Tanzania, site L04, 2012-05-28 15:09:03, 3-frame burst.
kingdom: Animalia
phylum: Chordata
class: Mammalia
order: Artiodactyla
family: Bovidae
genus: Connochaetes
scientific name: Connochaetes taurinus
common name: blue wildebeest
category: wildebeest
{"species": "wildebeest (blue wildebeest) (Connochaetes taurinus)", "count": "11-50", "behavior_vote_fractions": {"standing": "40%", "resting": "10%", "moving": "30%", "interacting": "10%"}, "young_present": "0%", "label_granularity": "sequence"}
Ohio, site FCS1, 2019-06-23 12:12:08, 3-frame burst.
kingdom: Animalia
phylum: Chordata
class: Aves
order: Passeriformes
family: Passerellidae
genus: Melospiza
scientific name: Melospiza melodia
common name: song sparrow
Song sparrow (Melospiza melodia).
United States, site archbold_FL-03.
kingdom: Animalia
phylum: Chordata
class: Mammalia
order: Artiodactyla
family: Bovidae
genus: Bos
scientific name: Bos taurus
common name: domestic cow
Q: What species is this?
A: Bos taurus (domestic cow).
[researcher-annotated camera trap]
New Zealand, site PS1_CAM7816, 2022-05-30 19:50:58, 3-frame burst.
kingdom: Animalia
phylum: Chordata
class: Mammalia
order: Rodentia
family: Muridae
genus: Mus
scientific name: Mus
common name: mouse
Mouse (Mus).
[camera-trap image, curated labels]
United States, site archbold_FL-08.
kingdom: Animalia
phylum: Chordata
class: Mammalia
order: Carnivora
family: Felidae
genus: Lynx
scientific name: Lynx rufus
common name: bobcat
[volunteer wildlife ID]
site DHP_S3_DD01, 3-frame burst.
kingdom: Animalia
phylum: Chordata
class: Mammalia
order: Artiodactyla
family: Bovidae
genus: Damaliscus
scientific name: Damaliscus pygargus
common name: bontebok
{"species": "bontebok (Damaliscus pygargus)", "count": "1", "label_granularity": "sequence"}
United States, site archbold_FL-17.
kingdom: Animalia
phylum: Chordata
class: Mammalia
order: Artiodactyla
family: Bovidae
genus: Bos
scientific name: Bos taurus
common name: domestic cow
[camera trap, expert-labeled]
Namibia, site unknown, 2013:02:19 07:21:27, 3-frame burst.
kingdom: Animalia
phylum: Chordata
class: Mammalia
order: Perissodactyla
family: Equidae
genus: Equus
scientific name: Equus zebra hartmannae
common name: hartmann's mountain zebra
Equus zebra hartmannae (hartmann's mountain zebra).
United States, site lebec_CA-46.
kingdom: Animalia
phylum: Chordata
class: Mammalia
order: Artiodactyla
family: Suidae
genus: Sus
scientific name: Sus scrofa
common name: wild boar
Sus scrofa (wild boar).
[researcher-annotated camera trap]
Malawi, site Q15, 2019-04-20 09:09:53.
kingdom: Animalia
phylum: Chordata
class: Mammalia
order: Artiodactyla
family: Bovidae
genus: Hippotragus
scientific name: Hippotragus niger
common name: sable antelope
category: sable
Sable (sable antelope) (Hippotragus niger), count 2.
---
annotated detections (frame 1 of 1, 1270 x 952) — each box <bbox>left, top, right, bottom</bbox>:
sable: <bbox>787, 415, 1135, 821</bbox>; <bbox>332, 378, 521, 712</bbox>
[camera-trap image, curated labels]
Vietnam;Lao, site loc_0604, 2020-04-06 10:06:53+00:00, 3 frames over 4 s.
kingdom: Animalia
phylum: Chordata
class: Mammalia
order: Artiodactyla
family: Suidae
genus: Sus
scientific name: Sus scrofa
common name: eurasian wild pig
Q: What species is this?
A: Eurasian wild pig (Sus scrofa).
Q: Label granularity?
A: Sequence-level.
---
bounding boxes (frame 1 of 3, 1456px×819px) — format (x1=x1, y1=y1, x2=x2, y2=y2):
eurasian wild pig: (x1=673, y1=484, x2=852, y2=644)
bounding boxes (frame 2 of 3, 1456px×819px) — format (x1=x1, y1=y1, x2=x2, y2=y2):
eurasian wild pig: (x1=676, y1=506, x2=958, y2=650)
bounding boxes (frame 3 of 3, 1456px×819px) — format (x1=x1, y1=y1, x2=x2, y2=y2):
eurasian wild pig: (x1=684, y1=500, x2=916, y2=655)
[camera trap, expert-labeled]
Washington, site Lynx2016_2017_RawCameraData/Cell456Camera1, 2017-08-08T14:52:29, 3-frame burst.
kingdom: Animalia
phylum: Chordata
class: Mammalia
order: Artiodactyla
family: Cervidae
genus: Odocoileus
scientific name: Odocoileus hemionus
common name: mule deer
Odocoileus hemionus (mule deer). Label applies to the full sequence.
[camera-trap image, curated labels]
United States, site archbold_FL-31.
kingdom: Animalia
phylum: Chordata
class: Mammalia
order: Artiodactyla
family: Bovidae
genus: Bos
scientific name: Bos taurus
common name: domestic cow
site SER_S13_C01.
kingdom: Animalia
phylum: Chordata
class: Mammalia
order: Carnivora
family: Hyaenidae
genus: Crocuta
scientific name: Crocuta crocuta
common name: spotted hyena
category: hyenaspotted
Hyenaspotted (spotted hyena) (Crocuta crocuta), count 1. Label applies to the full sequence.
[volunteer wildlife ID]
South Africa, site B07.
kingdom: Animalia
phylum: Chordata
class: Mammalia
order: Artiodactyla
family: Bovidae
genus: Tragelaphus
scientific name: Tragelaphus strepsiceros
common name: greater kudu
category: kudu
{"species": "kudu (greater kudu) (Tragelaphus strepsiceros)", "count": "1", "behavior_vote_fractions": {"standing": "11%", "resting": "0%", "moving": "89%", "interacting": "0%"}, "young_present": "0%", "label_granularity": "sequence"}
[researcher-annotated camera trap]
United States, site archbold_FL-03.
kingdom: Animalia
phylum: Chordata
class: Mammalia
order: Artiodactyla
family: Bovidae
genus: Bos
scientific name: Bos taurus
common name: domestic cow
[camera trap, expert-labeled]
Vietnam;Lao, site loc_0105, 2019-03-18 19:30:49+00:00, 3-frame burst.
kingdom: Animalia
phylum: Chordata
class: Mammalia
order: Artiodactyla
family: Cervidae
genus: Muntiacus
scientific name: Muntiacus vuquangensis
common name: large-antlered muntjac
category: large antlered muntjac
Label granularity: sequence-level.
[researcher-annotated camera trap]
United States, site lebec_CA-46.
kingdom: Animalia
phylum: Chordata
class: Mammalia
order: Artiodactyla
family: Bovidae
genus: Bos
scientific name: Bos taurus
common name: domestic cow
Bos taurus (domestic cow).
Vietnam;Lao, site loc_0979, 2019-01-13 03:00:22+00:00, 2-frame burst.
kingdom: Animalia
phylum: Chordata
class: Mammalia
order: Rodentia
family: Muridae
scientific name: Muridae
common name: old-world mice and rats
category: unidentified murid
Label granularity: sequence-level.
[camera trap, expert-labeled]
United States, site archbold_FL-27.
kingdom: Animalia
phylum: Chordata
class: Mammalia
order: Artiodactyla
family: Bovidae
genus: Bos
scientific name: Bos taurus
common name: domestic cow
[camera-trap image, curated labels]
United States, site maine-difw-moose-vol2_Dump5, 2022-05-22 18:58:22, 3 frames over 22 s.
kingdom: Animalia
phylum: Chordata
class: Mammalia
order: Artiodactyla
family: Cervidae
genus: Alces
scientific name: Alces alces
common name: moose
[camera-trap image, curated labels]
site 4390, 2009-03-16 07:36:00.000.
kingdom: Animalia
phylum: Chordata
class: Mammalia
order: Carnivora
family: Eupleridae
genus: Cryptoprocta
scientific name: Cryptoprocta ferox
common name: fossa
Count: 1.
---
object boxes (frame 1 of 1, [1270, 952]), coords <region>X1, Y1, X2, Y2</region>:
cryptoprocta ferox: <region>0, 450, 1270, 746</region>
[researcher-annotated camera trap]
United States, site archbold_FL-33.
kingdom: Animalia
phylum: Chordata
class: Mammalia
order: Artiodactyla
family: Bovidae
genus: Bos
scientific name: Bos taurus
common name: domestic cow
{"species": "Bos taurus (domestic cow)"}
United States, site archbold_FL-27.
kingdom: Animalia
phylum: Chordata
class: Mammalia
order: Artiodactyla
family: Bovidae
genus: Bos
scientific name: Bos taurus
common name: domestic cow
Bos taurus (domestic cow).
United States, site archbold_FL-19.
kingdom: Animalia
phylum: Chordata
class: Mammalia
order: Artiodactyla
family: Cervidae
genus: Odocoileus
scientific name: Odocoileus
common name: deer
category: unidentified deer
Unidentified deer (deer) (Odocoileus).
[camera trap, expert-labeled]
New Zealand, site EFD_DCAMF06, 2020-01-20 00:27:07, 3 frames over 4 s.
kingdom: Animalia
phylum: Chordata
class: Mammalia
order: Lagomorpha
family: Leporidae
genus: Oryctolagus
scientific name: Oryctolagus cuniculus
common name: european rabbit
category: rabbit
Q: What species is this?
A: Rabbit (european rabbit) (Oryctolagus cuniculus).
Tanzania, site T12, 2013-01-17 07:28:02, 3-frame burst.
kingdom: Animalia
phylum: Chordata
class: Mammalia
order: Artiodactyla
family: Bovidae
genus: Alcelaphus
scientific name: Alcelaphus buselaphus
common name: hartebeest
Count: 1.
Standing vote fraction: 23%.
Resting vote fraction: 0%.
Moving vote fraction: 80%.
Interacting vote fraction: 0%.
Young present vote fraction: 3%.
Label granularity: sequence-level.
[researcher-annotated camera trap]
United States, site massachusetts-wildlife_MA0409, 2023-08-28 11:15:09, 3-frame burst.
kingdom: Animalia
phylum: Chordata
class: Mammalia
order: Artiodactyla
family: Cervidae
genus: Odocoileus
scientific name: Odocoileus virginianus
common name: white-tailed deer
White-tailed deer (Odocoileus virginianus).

----

**Activity:** Where a line of the listing holds the string "Vietnam", copy that line.

**Solution for this exercise:**
Vietnam;Lao, site loc_0604, 2020-04-06 10:06:53+00:00, 3 frames over 4 s.
Vietnam;Lao, site loc_0105, 2019-03-18 19:30:49+00:00, 3-frame burst.
Vietnam;Lao, site loc_0979, 2019-01-13 03:00:22+00:00, 2-frame burst.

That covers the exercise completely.